Wenn es entdeckt wird, sind die schwerwiegenden Folgen (Reputationsverlust, Verlust der Karriere, Exposition der Öffentlichkeit usw.) die Hauptabschreckung für andere. Natürlich sollten Berater und Prüfer aktiv nach Plagiaten Ausschau halten, aber ihre Haupttätigkeit besteht darin, über die Entwicklung der Arbeit zu beraten und das Ergebnis der Arbeit zu untersuchen. In einigen Fällen werden Doktoranden von Nachwuchsforschern beaufsichtigt und geprüft, die möglicherweise nicht über die Tiefe und Breite der Literatur verfügen, um einige Fälle von Plagiaten zu erkennen. Egal was passiert, der Kandidat trägt die ultimative Verantwortung.
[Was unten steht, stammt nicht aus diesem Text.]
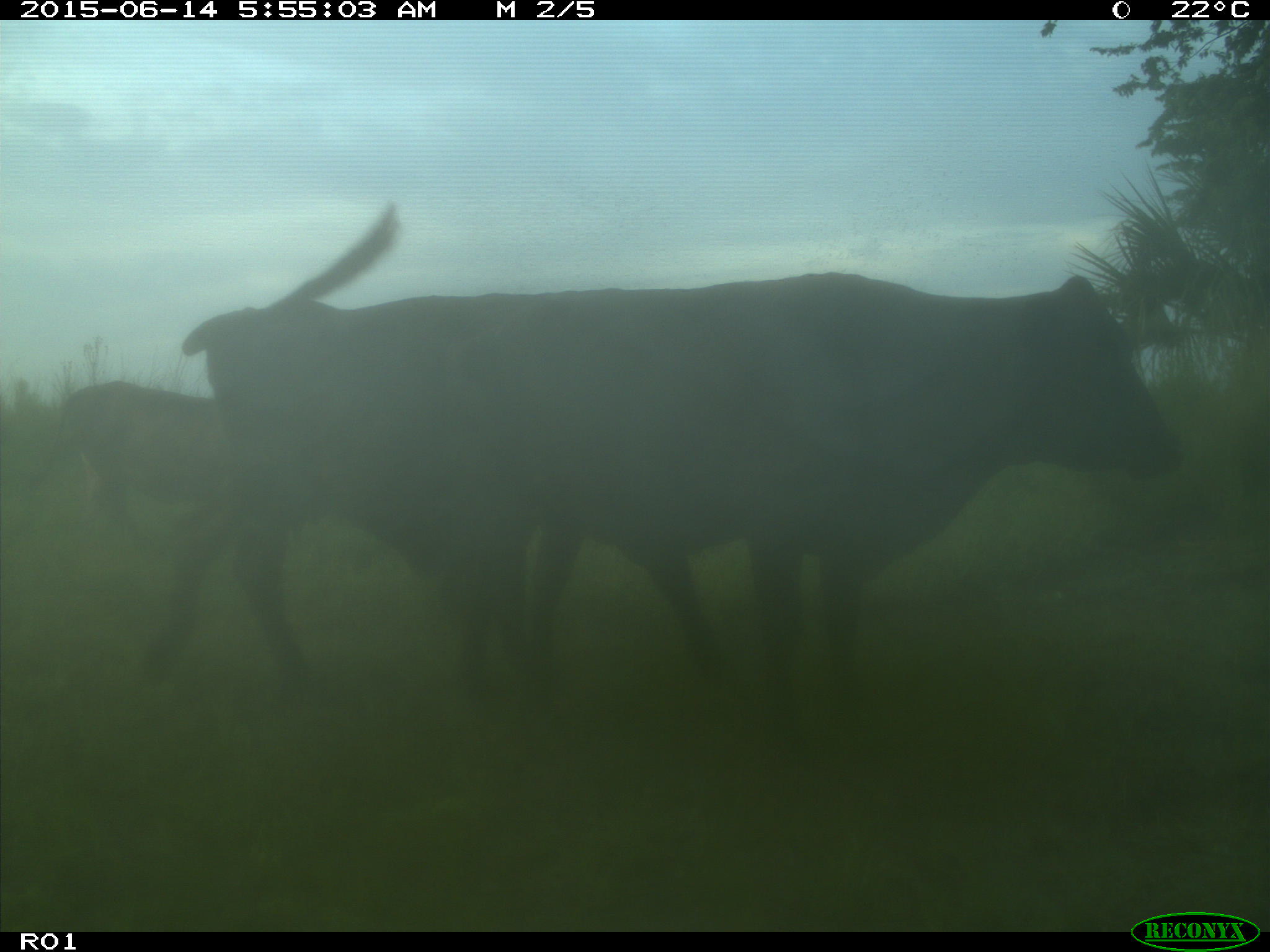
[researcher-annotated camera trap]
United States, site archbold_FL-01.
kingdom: Animalia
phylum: Chordata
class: Mammalia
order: Artiodactyla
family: Bovidae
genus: Bos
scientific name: Bos taurus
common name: domestic cow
Bos taurus (domestic cow).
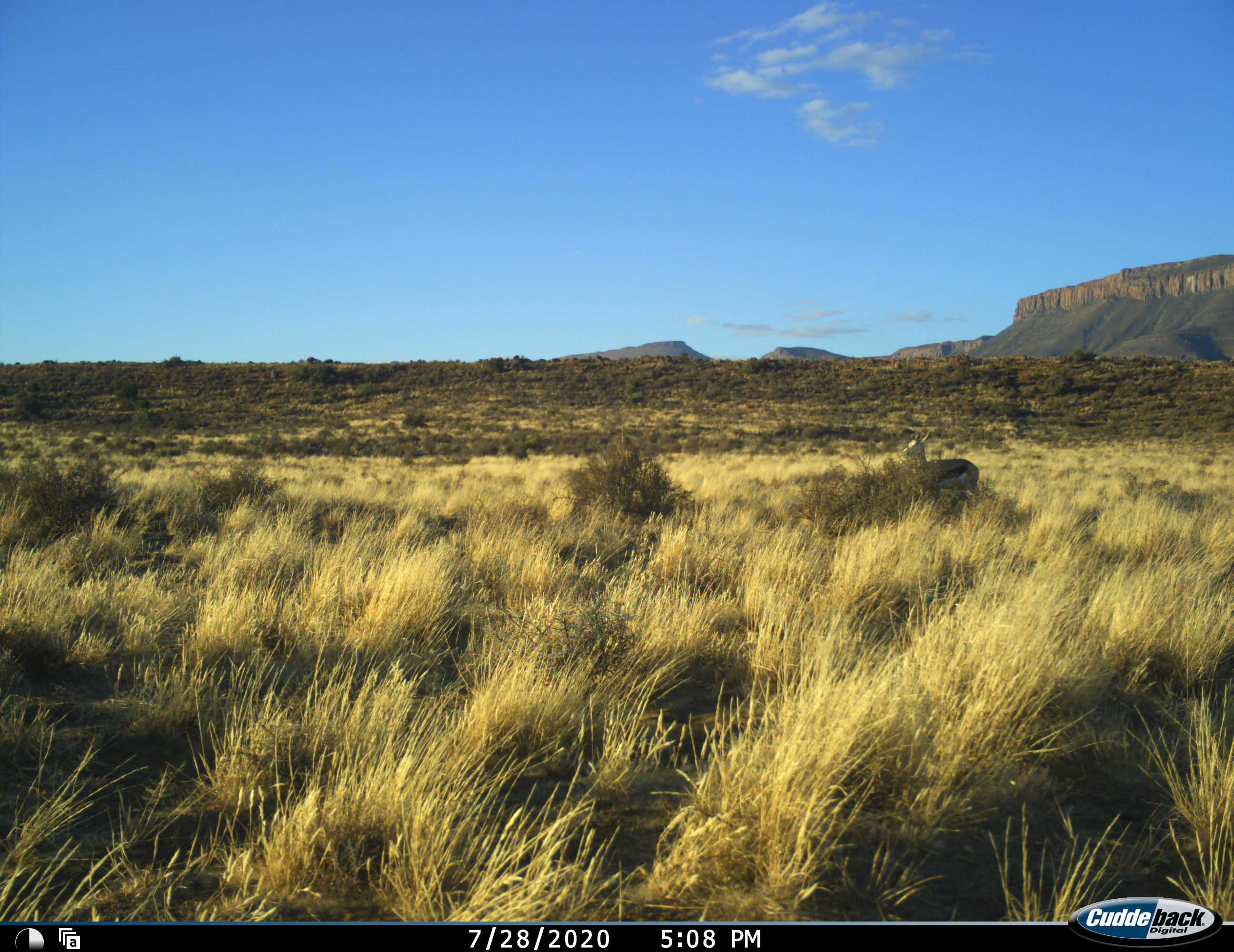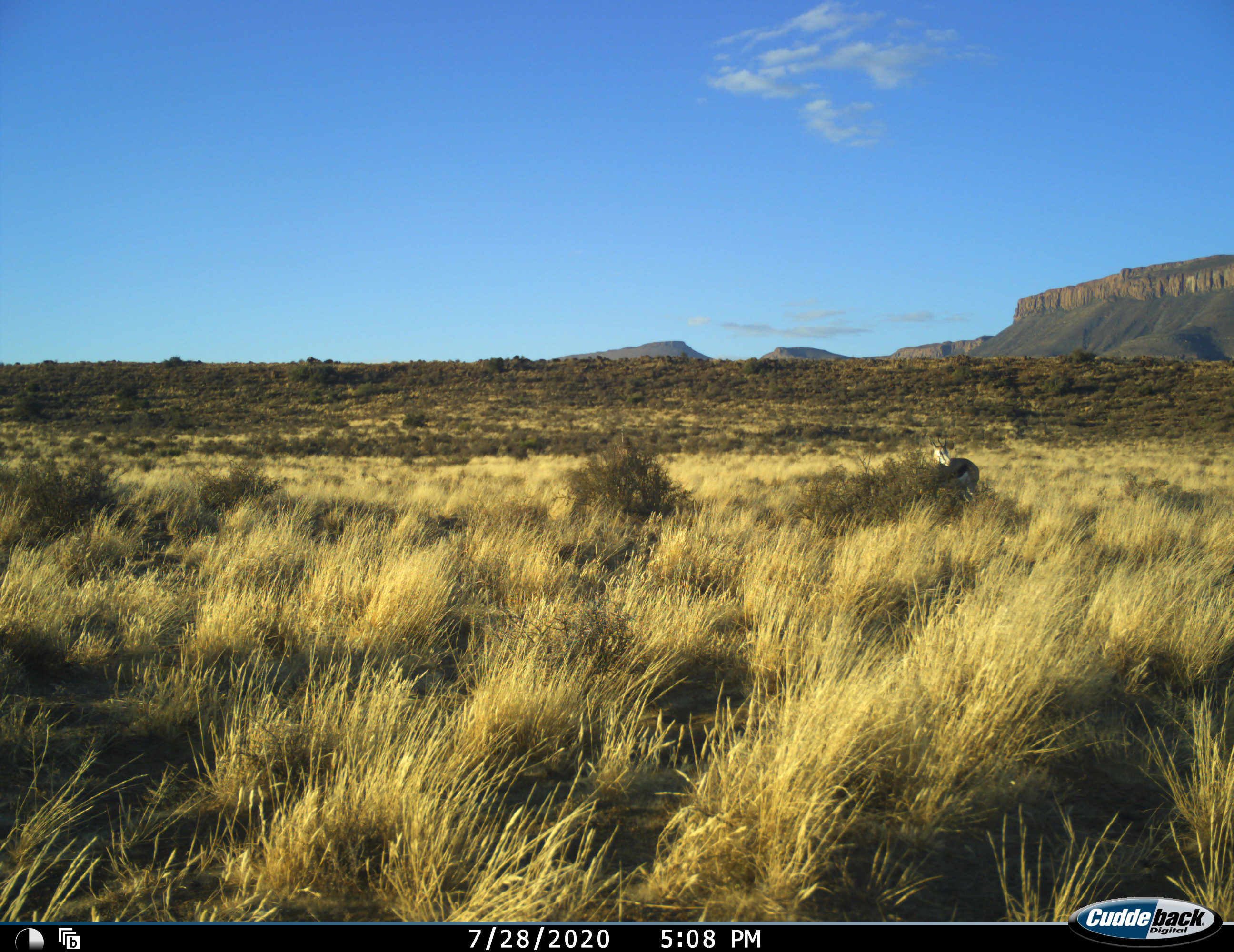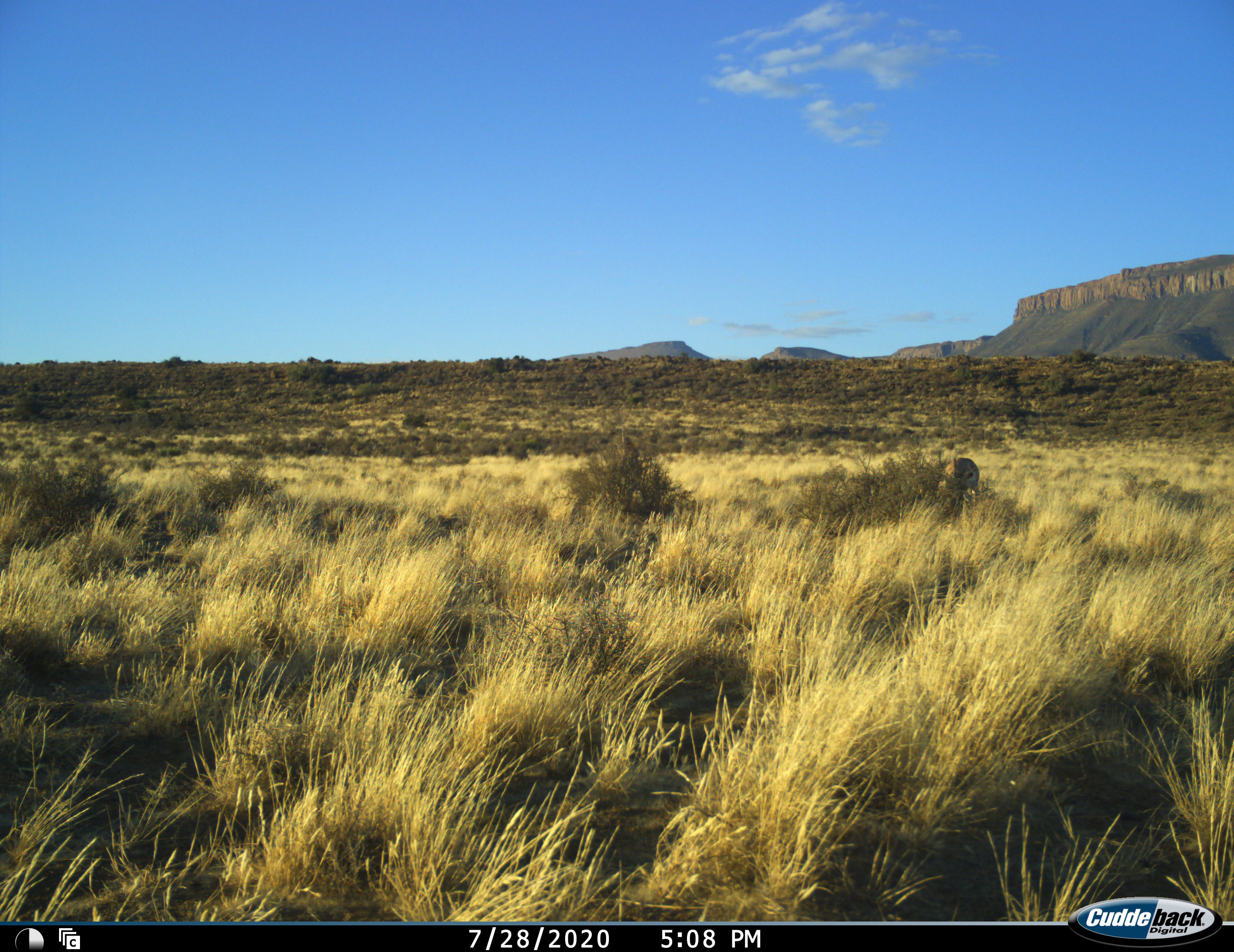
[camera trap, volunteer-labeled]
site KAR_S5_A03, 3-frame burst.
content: unidentified animal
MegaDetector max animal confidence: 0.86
Kein System, das wir entwickeln können, wird jemals perfekt sein. Den Studenten wird nicht oft viel Anleitung gegeben, was Plagiat ausmacht, außer dass sie unterschreiben und zustimmen müssen, an die diesbezügliche Universitätspolitik gebunden zu sein. Es gibt jetzt weit mehr Ratschläge als zu meiner Promotion und viel mehr Ratschläge zu Plagiaten.